Exercise description >> Arrange the data from the line containing "Does the image" through the final line, both inclusive, as a Markdown table with the columns Row and Text, giving each line a row number and omitting blank lines.

Excerpted records >>
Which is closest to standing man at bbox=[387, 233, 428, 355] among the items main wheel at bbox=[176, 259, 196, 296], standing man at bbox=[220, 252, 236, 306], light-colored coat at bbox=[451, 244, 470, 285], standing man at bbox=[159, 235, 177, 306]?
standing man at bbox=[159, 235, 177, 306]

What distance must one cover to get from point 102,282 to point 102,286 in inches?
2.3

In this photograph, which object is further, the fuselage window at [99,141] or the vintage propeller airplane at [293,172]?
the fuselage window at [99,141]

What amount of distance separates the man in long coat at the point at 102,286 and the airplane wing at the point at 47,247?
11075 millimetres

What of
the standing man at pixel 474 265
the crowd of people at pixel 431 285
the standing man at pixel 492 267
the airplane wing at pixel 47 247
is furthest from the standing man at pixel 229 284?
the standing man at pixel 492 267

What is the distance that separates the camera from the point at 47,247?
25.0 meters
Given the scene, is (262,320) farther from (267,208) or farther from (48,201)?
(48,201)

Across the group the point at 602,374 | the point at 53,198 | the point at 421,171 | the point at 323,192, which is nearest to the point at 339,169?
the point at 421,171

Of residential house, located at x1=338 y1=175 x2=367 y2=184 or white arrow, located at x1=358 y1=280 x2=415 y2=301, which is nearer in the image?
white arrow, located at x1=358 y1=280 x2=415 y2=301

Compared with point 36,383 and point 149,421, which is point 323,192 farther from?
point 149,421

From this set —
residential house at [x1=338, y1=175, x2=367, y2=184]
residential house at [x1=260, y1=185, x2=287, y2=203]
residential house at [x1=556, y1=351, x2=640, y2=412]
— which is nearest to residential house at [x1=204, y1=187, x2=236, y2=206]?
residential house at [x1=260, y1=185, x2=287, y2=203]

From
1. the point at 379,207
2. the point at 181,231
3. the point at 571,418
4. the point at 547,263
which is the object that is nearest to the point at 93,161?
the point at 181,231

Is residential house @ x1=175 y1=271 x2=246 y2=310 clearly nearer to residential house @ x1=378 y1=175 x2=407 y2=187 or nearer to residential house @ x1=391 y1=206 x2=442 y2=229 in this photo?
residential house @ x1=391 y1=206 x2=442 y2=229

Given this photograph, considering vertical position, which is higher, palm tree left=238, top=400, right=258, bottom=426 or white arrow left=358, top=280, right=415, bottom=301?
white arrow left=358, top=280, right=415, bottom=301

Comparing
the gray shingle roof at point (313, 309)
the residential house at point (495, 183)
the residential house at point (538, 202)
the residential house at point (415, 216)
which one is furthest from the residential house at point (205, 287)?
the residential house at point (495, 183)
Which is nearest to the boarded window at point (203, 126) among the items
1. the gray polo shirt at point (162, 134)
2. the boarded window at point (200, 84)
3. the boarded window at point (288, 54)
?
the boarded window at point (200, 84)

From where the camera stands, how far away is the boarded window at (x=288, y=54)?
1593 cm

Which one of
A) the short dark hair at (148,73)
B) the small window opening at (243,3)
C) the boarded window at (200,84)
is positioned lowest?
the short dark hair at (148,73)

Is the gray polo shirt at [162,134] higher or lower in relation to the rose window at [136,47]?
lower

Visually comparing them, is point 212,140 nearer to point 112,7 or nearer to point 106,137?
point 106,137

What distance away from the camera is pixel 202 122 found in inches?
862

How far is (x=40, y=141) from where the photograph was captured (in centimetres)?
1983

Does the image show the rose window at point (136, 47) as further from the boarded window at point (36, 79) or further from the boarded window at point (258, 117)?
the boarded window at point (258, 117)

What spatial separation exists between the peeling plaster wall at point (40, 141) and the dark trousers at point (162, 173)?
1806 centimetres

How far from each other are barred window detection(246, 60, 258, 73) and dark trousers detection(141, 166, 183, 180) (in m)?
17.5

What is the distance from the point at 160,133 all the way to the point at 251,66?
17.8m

Written reply >>
| Row | Text |
|---|---|
| 1 | Does the image show the rose window at point (136, 47) as further from the boarded window at point (36, 79) or further from the boarded window at point (258, 117)? |
| 2 | the boarded window at point (258, 117) |
| 3 | What spatial separation exists between the peeling plaster wall at point (40, 141) and the dark trousers at point (162, 173)? |
| 4 | 1806 centimetres |
| 5 | How far from each other are barred window detection(246, 60, 258, 73) and dark trousers detection(141, 166, 183, 180) (in m)? |
| 6 | 17.5 |
| 7 | What is the distance from the point at 160,133 all the way to the point at 251,66? |
| 8 | 17.8m |